• **Selected text**:
THE LEADERSHIP INSTITUTE ($25,000): Trains young right wing activists, primarily on college campuses. TLI’s attitude toward gays was summed up by its president, Morton Blackwell, in a speech titled “Survival Values,” in which he declared, “I believe it could be demonstrated statistically that in the last ten years major network television productions have portrayed sympathetically fewer clergy than homosexuals. And in doing so they have killed a lot of people. Literally killed them by leading them into temptation… Studies indicate that about one third of former homosexuals have reformed themselves.”

Another major supporter of TLI was former Vice President Spiro Agnew, who resigned in disgrace while being investigated for taking bribes–an indiscretion tastefully referred to in TLI’s newsletter as “charges that he had received unreported income.”

• **Task brief**:
Please return the passage above about the Leadership Institute word for word, keeping both paragraphs.

• **Information provided**:
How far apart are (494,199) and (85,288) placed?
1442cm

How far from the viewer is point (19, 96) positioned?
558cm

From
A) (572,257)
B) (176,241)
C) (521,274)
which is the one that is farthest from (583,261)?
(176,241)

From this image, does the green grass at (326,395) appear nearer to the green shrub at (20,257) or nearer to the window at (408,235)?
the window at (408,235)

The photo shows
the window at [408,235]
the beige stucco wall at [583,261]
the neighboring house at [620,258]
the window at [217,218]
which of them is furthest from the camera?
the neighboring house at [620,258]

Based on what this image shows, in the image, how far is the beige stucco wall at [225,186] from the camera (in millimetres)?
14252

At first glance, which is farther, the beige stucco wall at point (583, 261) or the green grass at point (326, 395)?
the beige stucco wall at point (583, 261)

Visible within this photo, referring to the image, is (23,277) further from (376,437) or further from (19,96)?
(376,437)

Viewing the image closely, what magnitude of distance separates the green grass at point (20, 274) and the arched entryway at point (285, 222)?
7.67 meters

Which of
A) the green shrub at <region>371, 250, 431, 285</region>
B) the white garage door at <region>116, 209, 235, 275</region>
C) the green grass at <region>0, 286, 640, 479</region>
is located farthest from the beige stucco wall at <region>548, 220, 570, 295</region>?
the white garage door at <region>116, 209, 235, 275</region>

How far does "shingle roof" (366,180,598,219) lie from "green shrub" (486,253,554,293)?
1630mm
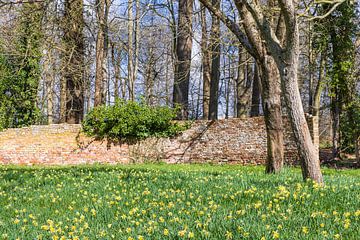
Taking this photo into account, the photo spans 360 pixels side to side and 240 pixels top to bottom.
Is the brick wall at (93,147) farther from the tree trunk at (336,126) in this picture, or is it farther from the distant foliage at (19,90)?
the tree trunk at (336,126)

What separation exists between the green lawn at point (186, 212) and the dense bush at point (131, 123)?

• **Your solution**:
THE LEADERSHIP INSTITUTE ($25,000): Trains young right wing activists, primarily on college campuses. TLI’s attitude toward gays was summed up by its president, Morton Blackwell, in a speech titled “Survival Values,” in which he declared, “I believe it could be demonstrated statistically that in the last ten years major network television productions have portrayed sympathetically fewer clergy than homosexuals. And in doing so they have killed a lot of people. Literally killed them by leading them into temptation… Studies indicate that about one third of former homosexuals have reformed themselves.”

Another major supporter of TLI was former Vice President Spiro Agnew, who resigned in disgrace while being investigated for taking bribes–an indiscretion tastefully referred to in TLI’s newsletter as “charges that he had received unreported income.”